A lot of my family is coming to the midwest from both coasts. My cousin called and asked if I would mind if she got married the Wed. before my wedding (they are gay and can’t get married in CA, but they can in IA). I am so excited to share that with her. This may be the last time our whole family will be together, and I want to make all the memories I can with them. If that includes sharing a little of the spotlight, totally worth it in the long run.
Post # 13
Its sounds to me that you werent exactly clear to your cousin, that you only expressed your desire to have your bachelorette party and bridal shower that weekend (which I think could easily be moved if you have to travel either way) but you left out the fact that it gives the extended family no time between weddings and they may have to choose. Is it possible they were thinking that if the family is coming in from europe that having the weddings a week apart would eliminate people from having to choose they could stay the week for both since its a long trip to make for a weekend anyways?? I didnt vote because I while I dont think your being selfish, i think youre worrying too much about everyone else. You set your date and your venue, you cant control everyone else. Move forward with your wedding plans and deal with the bachelorette party and bridal shower at another time. Infact you shouldnt be dealing with them at all… let whomever is planning them deal with it.
Post # 14
Maybe some clarifications are in order….my apologies if the OP wasn’t clear……

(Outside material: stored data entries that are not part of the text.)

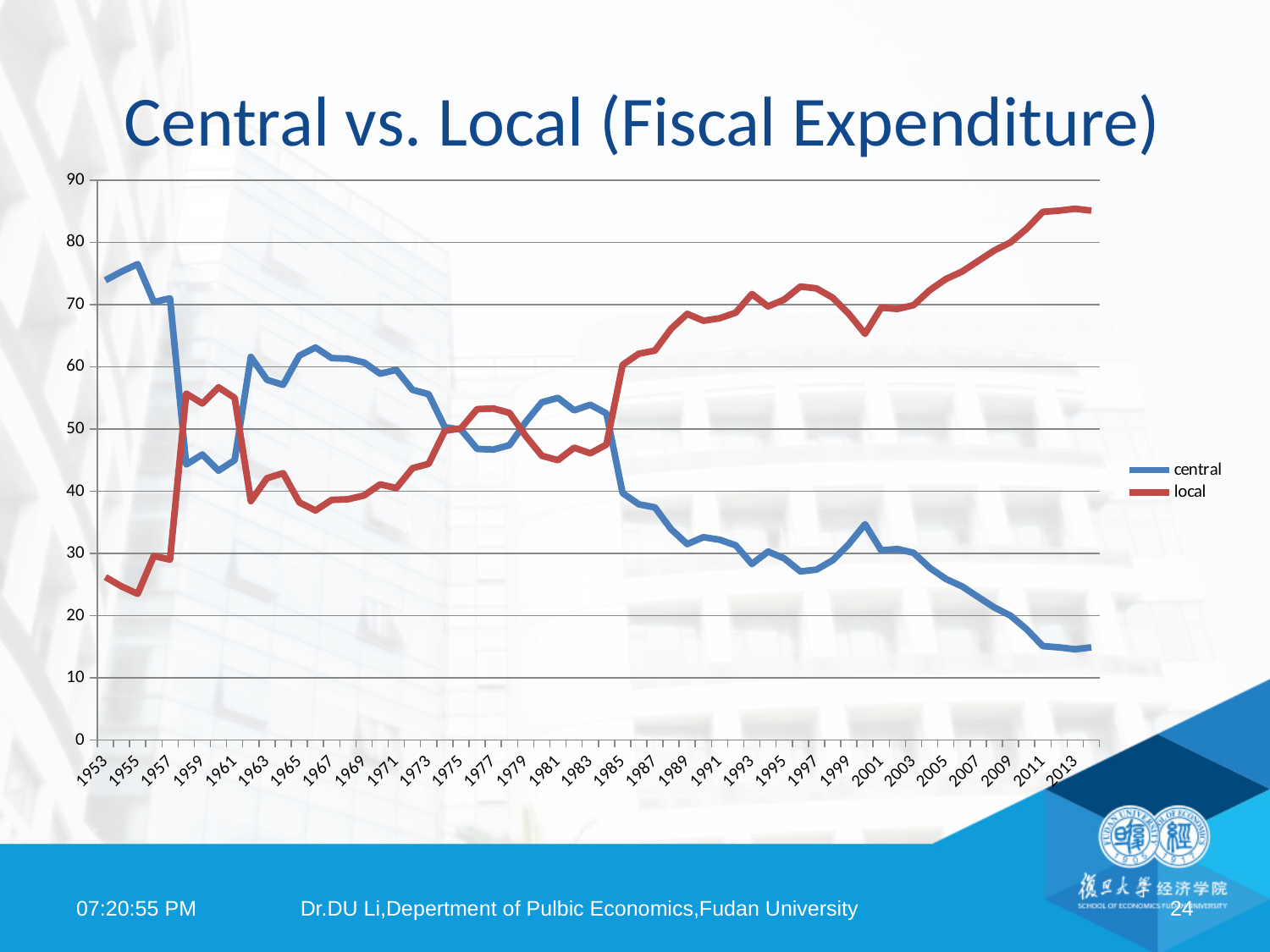
What kind of chart is shown on the slide? line chart How many series does the legend list? 2 What are the two series named in the legend? central and local Is the value for central in 1989 greater or less than 40? less Does the central series generally rise or fall from 1985 to 2013? fall Is the value for central in 2013 greater or less than 20? less What is the title of the chart? Central vs. Local (Fiscal Expenditure) Is the value for local in 2013 greater or less than 80? greater In 1953, which series has the larger value, central or local? central In 2011, which series has the larger value, central or local? local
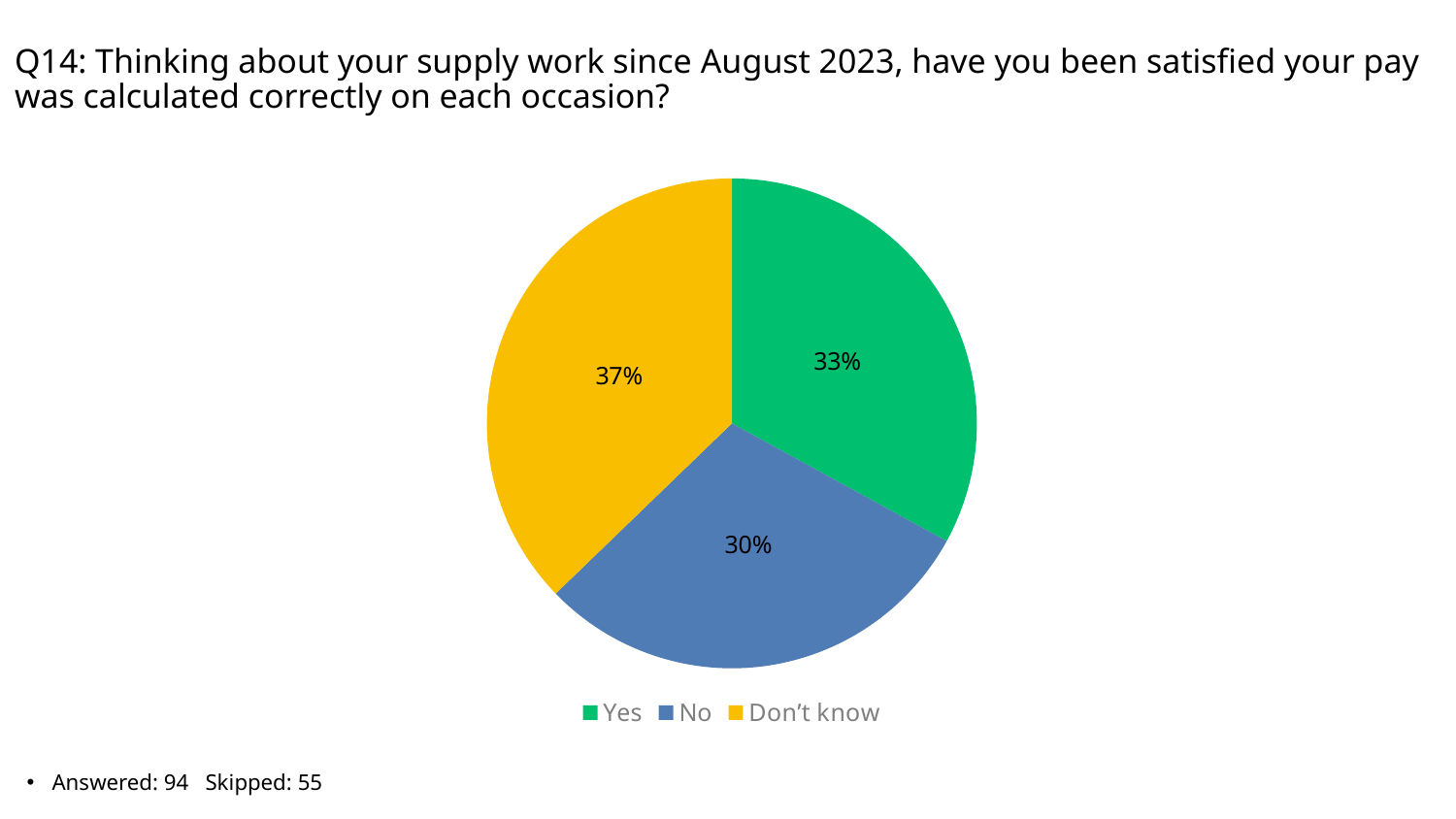
What is the difference in percentage points between the "Don't know" and "No" slices? 7 What kind of chart is shown on the slide? pie chart What percentage of respondents answered "No"? 30% What colour is the "Don't know" slice? yellow Which is larger, the "Yes" slice or the "Don't know" slice? Don't know What percentage of respondents answered "Don't know"? 37% How many slices does the pie chart have? 3 What is the difference in percentage points between the "Yes" and "No" slices? 3 How many entries does the legend list? 3 Which response has the largest share of the pie? Don't know Which response has the smallest share of the pie? No What percentage of respondents answered "Yes"? 33%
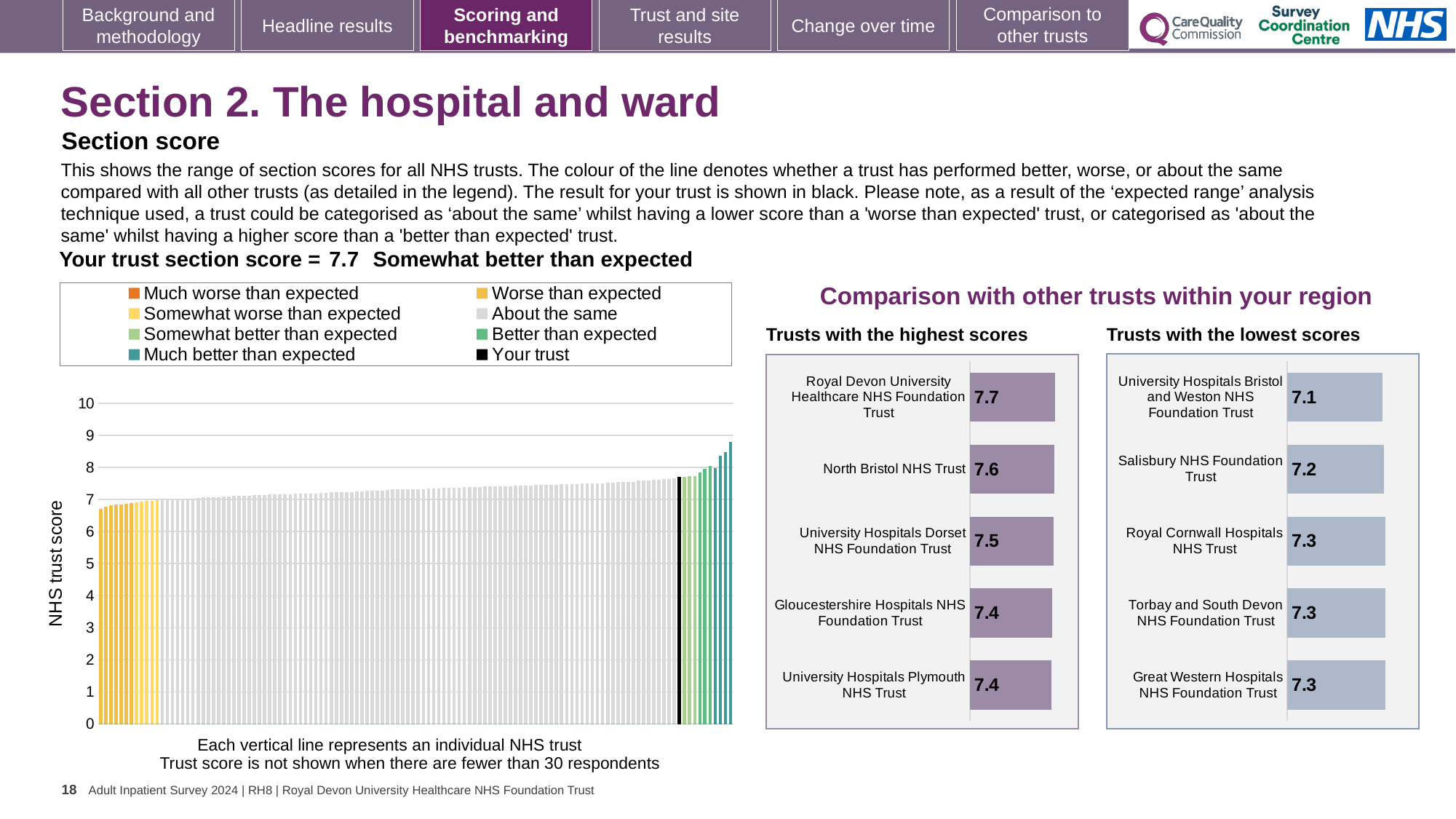
In the 'Trusts with the highest scores' chart, what is the score for North Bristol NHS Trust? 7.6 How many entries does the legend above the large chart on the left list? 8 In the large chart on the left, do the bar values rise or fall from left to right? Rise In the 'Trusts with the highest scores' chart, how many trusts are listed? 5 What kind of chart is the large chart on the left showing NHS trust scores? Bar chart In the large chart on the left, is the value of the black bar (your trust) greater or less than 7? greater In the 'Trusts with the lowest scores' chart, which has the larger score: University Hospitals Bristol and Weston NHS Foundation Trust or Royal Cornwall Hospitals NHS Trust? Royal Cornwall Hospitals NHS Trust In the 'Trusts with the lowest scores' chart, what is the score for Salisbury NHS Foundation Trust? 7.2 In the 'Trusts with the highest scores' chart, which trust has the highest score? Royal Devon University Healthcare NHS Foundation Trust In the 'Trusts with the lowest scores' chart, what is the score for Great Western Hospitals NHS Foundation Trust? 7.3 In the 'Trusts with the lowest scores' chart, which trust has the lowest score? University Hospitals Bristol and Weston NHS Foundation Trust In the 'Trusts with the highest scores' chart, what is the difference between the scores of Royal Devon University Healthcare NHS Foundation Trust and University Hospitals Dorset NHS Foundation Trust? 0.2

– my bridal party planned the shower/baccherlorette/bday party for me WAY before I even knew my cousin announced their engagement….SO yeah I would be selfish if I want them to move the date just b/c of that…hahahhaha. IN fact my MOH (also another cousin) and my bridesmaids (also cousins) have said they will still plan the events the weekend b4 my wedding b/c they can’t just hold off / cancel what they have already planned for me…and especially b/c my cousin has been cryptic about his wedding date…even until now….his mom doesn’t know either or at least that what she says….MY MOH has tried asking him already so that she can coordinate…still no answer…SO we’ve dropped the issue a long time ago….
– Family from Europe and out of staters are my guests not my cousins guest…all of his guest are local and a few familiy from canada that we share…PLUS…it will be the first time I’ll be meeting my family from Europe and it has been 15+ years my mom has seen her brothers and sisters…so we will be busy tending to them…They will be in town for 2 weeks for vacation/wedding. ALL if not most of my cousin guest are local…me and FI, my mom’s side of the family, and FI’s whole family will be flying into Sacramento for the wedding…all of whom are not invited to my cousins wedding…..
– YES I do worry too much and its only b/c I’m trying my best to accomodate everyone…which I realized its just something I can’t do….
I think the best thing for me to do is to continue planning my wedding and if somehow it conflicts with what they are planning then theres nothing I can do about it…my intentions was only to prevent any future headaches and frustrations down the road.
Post # 15
If almost all of your cousin’s guests are local, then why does it matter if there are out of towners going to your wedding? None of them will have to choose between weddings, with the exception of the few Canadian family members (which should be solved if he has the wedding close to yours).
Post # 16
I would just keep your wedding as is and let your cousin worry about scheduling his to fit in. Your date has been set, everyone knows it, now you can just relax and let everyone else figure out logistics. As a fellow control-freak (not meant as an insult, I’m TOTALLY one myself) sometimes it’s hard to let go of the reigns a little, but some things you just can’t control. Someone else’s wedding planning is one of them.